═══ Texto del documento ═══
Hay aniversarios que duelen, que molestan. Hay, de hecho, aniversarios que no debían haberse cumplido. Pero, ya que así están las cosas, debemos recordarlo. Recordar como un ejercicio para no olvidar desde el corazón.

Un 16 de diciembre, pero de 2005, hace exactamente un año, la periodista y defensora de los derechos humanos de las mujeres Lydia Cacho Ribeiro fue detenida en Cancún, Quintana Roo, demandada por el empresario poblano Kamel Nacif por difamación y calumnia, a partir de la publicación del libro Los demonios del Edén, donde la periodista publicó el caso más importante de pederastia que se sigue en México.

Se cumplió ya el primer aniversario de esta detención, que no sólo mostró al mundo los demonios que se agazapan en el edén que se llama Cancún; sino los que asolan nuestro país llamados corrupción, impunidad, tráfico de influencias y politización de un caso judicial.

Se cumplió un año de su arbitraria detención, de su traslado a la ciudad de Puebla, en el que durante 20 horas padeció tortura psicológica, de su llegada al penal donde Kamel Nacif ya había pagado para que la violaran.

Se cumplió un año de esta detención que evidenció a un «gober precioso» sometido a los deseos de un empresario, de un partido político dispuesto a defender lo indefendible, de una prensa dispuesta a defender lo defendible y de una sociedad dispuesta a no ser indiferente.
═══
▶ **Tareas**:
- A) Imprime el pasaje del texto sobre la detención de Lydia Cacho que empieza con las palabras "Se cumplió ya" y termina después de "que la violaran.".
- B) Enumera los demonios que, según el texto sobre la detención de Lydia Cacho, asolan el país.
- C) Escribe la parte que sigue del texto sobre la detención de Lydia Cacho, a partir de su última oración.
Los registros son un material independiente del texto sobre la detención de Lydia Cacho.
═══ Extractos de registros ═══
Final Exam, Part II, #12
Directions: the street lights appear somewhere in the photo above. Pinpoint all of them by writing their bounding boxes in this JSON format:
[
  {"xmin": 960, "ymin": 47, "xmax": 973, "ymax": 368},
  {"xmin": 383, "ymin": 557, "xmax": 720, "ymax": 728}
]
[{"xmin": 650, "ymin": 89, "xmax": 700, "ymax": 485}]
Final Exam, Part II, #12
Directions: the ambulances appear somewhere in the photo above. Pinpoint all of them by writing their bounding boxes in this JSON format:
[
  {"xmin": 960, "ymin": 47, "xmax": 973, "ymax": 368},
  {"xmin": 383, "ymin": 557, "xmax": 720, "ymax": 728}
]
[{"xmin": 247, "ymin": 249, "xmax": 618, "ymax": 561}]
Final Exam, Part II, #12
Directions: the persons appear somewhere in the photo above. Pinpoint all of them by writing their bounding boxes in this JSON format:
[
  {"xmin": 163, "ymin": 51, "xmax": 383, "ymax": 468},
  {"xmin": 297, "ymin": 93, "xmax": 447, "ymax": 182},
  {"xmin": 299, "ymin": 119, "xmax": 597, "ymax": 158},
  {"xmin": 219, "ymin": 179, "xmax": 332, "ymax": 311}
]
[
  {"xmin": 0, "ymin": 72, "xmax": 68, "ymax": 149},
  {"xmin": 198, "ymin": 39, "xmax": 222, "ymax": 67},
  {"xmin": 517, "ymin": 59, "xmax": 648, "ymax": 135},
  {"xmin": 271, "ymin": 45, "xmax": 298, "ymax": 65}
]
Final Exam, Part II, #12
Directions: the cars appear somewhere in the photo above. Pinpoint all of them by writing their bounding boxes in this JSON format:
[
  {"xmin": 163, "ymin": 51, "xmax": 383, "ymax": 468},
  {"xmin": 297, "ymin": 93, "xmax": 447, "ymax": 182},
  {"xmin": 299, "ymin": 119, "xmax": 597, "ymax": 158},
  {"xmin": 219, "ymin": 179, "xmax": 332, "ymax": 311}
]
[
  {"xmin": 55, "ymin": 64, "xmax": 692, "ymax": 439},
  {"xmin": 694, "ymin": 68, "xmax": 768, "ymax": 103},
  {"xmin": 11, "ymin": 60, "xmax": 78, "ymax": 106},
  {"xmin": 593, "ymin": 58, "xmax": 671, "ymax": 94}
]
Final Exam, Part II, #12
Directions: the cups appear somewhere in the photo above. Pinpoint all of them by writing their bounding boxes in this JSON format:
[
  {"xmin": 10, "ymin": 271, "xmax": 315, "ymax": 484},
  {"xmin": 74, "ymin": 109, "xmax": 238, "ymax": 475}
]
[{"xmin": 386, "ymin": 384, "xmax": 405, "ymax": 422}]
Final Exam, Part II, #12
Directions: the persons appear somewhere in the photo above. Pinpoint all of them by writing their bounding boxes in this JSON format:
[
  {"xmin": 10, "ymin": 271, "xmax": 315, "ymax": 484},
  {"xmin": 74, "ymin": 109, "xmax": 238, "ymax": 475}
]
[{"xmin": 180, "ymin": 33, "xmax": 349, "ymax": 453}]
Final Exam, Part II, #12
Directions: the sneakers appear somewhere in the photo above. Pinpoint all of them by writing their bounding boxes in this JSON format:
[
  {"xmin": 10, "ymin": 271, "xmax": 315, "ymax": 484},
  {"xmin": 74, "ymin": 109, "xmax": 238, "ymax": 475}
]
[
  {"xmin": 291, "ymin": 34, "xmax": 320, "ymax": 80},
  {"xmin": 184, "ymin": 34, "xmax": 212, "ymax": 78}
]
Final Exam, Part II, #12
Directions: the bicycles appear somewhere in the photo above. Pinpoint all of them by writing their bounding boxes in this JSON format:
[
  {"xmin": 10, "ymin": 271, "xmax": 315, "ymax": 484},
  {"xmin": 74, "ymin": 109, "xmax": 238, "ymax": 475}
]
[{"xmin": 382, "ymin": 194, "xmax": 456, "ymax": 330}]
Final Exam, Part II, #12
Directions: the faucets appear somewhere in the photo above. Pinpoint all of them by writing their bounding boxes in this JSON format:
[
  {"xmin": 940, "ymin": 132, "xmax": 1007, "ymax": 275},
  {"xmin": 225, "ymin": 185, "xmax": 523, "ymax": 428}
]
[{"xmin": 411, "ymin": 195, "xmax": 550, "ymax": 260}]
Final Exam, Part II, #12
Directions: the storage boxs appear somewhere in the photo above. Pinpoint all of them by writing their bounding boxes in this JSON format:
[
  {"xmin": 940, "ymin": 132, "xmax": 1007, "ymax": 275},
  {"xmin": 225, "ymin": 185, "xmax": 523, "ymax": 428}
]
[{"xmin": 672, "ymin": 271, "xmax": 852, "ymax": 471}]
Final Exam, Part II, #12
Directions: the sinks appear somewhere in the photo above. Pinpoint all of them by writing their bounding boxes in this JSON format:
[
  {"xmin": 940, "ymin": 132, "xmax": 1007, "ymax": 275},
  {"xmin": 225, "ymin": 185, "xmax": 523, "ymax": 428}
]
═══
▶ **Resultados**:
- A)
Se cumplió ya el primer aniversario de esta detención, que no sólo mostró al mundo los demonios que se agazapan en el edén que se llama Cancún; sino los que asolan nuestro país llamados corrupción, impunidad, tráfico de influencias y politización de un caso judicial.

Se cumplió un año de su arbitraria detención, de su traslado a la ciudad de Puebla, en el que durante 20 horas padeció tortura psicológica, de su llegada al penal donde Kamel Nacif ya había pagado para que la violaran.

- B) corrupción, impunidad, tráfico de influencias y politización de un caso judicial

- C)
Se cumplió un año de interminables trámites legales, de duros careos, de extenuantes reuniones con abogados, de agotadoras entrevistas con distintos medios de comunicación, de incontables amenazas, mensajes intimidatorios, intentos de negociar la justicia.

Se cumplió un año de un caso que aún no tiene punto final y en el que la única persona sometida a juicio es Lydia Cacho.
Hace un año, mientras ella era trasladada a Puebla, pregunté públicamente en un artículo: ¿Quién responde por la vida e integridad de Lydia Cacho? Hoy tengo clara la respuesta.

A Lydia no le ha salvado la vida ni el sistema de justicia, ni las leyes de nuestro país, ni procuradores o gobernadores que, cuando no tienen más remedio, hacen declaraciones políticamente correctas respecto al caso.

Tampoco le han salvado la vida sus audaces abogados, ni el vehículo con blindaje siete y el especializado personal de seguridad que le asignó la Procuraduría General de la República.

No, ni el gobierno federal, ni el del estado de Quintana Roo y mucho menos el de Puebla han respondido por la vida e integridad de Lydia. Y, en todo caso, su respuesta, en tanto limitada, es injustamente insuficiente.

A Lydia le han salvado la vida las redes de mujeres organizadas que dentro y fuera de México han articulado esfuerzos para no dejarla sola.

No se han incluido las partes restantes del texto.